** Begin Entries provided **
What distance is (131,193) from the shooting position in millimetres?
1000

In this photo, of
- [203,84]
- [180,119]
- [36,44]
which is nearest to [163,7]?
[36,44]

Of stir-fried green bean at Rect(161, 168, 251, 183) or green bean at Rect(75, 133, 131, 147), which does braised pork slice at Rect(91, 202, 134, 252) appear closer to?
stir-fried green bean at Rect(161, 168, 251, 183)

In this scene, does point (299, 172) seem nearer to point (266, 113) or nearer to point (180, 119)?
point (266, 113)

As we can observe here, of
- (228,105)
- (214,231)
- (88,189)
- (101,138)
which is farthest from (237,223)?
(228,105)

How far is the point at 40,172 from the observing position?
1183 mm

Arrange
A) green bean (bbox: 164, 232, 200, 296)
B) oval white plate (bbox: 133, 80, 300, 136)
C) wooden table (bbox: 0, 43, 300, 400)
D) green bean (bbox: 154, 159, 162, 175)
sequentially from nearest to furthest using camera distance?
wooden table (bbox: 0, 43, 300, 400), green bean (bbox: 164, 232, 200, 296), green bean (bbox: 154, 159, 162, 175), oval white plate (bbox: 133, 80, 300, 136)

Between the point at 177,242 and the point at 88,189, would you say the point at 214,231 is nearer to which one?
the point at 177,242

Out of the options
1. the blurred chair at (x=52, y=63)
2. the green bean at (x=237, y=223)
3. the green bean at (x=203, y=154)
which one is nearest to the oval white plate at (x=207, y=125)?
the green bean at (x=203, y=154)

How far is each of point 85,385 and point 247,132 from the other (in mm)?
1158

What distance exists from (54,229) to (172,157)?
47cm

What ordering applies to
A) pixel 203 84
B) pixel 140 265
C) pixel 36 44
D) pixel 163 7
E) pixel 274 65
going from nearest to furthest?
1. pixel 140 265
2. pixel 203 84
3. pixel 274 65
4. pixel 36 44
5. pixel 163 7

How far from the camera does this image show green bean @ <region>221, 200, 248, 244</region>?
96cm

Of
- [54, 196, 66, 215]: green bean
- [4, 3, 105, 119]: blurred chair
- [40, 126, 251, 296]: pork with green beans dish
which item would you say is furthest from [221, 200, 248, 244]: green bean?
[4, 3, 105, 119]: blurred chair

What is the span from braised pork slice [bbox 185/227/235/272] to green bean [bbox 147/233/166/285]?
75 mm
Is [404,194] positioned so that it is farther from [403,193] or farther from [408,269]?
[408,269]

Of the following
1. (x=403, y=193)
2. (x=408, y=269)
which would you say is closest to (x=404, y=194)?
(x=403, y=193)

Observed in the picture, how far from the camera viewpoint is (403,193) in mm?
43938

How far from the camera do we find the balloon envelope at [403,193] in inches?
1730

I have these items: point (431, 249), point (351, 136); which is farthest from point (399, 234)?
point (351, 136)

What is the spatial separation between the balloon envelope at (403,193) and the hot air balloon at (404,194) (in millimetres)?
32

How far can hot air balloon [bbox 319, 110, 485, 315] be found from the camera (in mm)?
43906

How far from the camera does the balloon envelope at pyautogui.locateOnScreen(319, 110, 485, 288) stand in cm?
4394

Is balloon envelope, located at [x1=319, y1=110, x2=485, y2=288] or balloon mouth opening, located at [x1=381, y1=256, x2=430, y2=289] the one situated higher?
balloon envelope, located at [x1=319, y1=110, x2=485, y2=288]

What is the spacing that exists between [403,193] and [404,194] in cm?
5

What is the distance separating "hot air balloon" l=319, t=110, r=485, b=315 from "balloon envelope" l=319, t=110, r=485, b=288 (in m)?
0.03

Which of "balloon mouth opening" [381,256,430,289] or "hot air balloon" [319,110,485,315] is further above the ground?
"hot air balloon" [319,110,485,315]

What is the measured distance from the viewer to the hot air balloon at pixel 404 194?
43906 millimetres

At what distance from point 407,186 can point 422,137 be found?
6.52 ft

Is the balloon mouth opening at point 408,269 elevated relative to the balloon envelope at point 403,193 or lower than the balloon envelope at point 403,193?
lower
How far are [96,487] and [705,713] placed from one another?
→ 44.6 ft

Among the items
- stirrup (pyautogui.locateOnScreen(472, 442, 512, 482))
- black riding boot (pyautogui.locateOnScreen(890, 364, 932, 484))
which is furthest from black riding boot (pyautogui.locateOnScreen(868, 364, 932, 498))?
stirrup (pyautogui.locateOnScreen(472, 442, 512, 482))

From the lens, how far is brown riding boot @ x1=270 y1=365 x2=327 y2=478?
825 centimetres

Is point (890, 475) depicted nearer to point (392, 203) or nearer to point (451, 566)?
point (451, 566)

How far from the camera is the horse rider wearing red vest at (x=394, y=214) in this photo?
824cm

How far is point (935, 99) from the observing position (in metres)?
** End Entries provided **
Please print every one of the items above verbatim, without changing anything.

What distance is (131,193) from the shooting position in millimetres?
1000

In this photo, of
- [203,84]
- [180,119]
- [36,44]
which is nearest to [163,7]?
[36,44]

Of stir-fried green bean at Rect(161, 168, 251, 183) or green bean at Rect(75, 133, 131, 147), which does braised pork slice at Rect(91, 202, 134, 252) appear closer to?
stir-fried green bean at Rect(161, 168, 251, 183)

In this scene, does point (299, 172) seem nearer to point (266, 113) or nearer to point (180, 119)?
point (266, 113)

As we can observe here, of
- (228,105)
- (214,231)
- (88,189)
- (101,138)
which is farthest from (237,223)?
(228,105)

How far is the point at 40,172 from the observing position?
1183 mm

Arrange
A) green bean (bbox: 164, 232, 200, 296)
B) oval white plate (bbox: 133, 80, 300, 136)
C) wooden table (bbox: 0, 43, 300, 400)
D) green bean (bbox: 154, 159, 162, 175)
sequentially from nearest to furthest using camera distance?
wooden table (bbox: 0, 43, 300, 400), green bean (bbox: 164, 232, 200, 296), green bean (bbox: 154, 159, 162, 175), oval white plate (bbox: 133, 80, 300, 136)

Between the point at 177,242 and the point at 88,189, would you say the point at 214,231 is nearer to which one?
the point at 177,242

Out of the options
1. the blurred chair at (x=52, y=63)
2. the green bean at (x=237, y=223)
3. the green bean at (x=203, y=154)
which one is nearest to the oval white plate at (x=207, y=125)?
the green bean at (x=203, y=154)

How far is each of point 85,385 and point 247,132 from the other (in mm)?
1158

What distance exists from (54,229) to (172,157)?
47cm

What ordering applies to
A) pixel 203 84
B) pixel 140 265
C) pixel 36 44
D) pixel 163 7
E) pixel 274 65
going from nearest to furthest?
1. pixel 140 265
2. pixel 203 84
3. pixel 274 65
4. pixel 36 44
5. pixel 163 7

How far from the camera does this image show green bean @ <region>221, 200, 248, 244</region>?
96cm

Of
- [54, 196, 66, 215]: green bean
- [4, 3, 105, 119]: blurred chair
- [40, 126, 251, 296]: pork with green beans dish
which item would you say is furthest from [221, 200, 248, 244]: green bean?
[4, 3, 105, 119]: blurred chair

What is the span from braised pork slice [bbox 185/227/235/272] to green bean [bbox 147/233/166/285]?
75 mm
Is [404,194] positioned so that it is farther from [403,193] or farther from [408,269]?
[408,269]

Of the following
1. (x=403, y=193)
2. (x=408, y=269)
which would you say is closest to (x=404, y=194)?
(x=403, y=193)

Observed in the picture, how far from the camera viewpoint is (403,193) in mm?
43938

How far from the camera do we find the balloon envelope at [403,193] in inches?
1730

I have these items: point (431, 249), point (351, 136); which is farthest from point (399, 234)?
point (351, 136)

What is the spatial separation between the balloon envelope at (403,193) and the hot air balloon at (404,194) (in millimetres)?
32

How far can hot air balloon [bbox 319, 110, 485, 315] be found from the camera (in mm)?
43906

How far from the camera does the balloon envelope at pyautogui.locateOnScreen(319, 110, 485, 288) stand in cm?
4394

Is balloon envelope, located at [x1=319, y1=110, x2=485, y2=288] or balloon mouth opening, located at [x1=381, y1=256, x2=430, y2=289] the one situated higher?
balloon envelope, located at [x1=319, y1=110, x2=485, y2=288]

What is the spacing that exists between [403,193] and [404,194] in cm?
5

What is the distance separating "hot air balloon" l=319, t=110, r=485, b=315 from "balloon envelope" l=319, t=110, r=485, b=288 (in m)?
0.03

Which of "balloon mouth opening" [381,256,430,289] or "hot air balloon" [319,110,485,315] is further above the ground?
"hot air balloon" [319,110,485,315]

What is the measured distance from the viewer to the hot air balloon at pixel 404 194?
43906 millimetres

At what distance from point 407,186 can point 422,137 be found?
6.52 ft

Is the balloon mouth opening at point 408,269 elevated relative to the balloon envelope at point 403,193 or lower than the balloon envelope at point 403,193?
lower
How far are [96,487] and [705,713] placed from one another?
→ 44.6 ft

Among the items
- stirrup (pyautogui.locateOnScreen(472, 442, 512, 482))
- black riding boot (pyautogui.locateOnScreen(890, 364, 932, 484))
which is furthest from black riding boot (pyautogui.locateOnScreen(868, 364, 932, 498))?
stirrup (pyautogui.locateOnScreen(472, 442, 512, 482))

From the lens, how far is brown riding boot @ x1=270 y1=365 x2=327 y2=478?
825 centimetres

Is point (890, 475) depicted nearer to point (392, 203) or nearer to point (451, 566)?
point (451, 566)

How far from the camera is the horse rider wearing red vest at (x=394, y=214) in this photo?
824cm

How far is point (935, 99) from the observing position (in metres)?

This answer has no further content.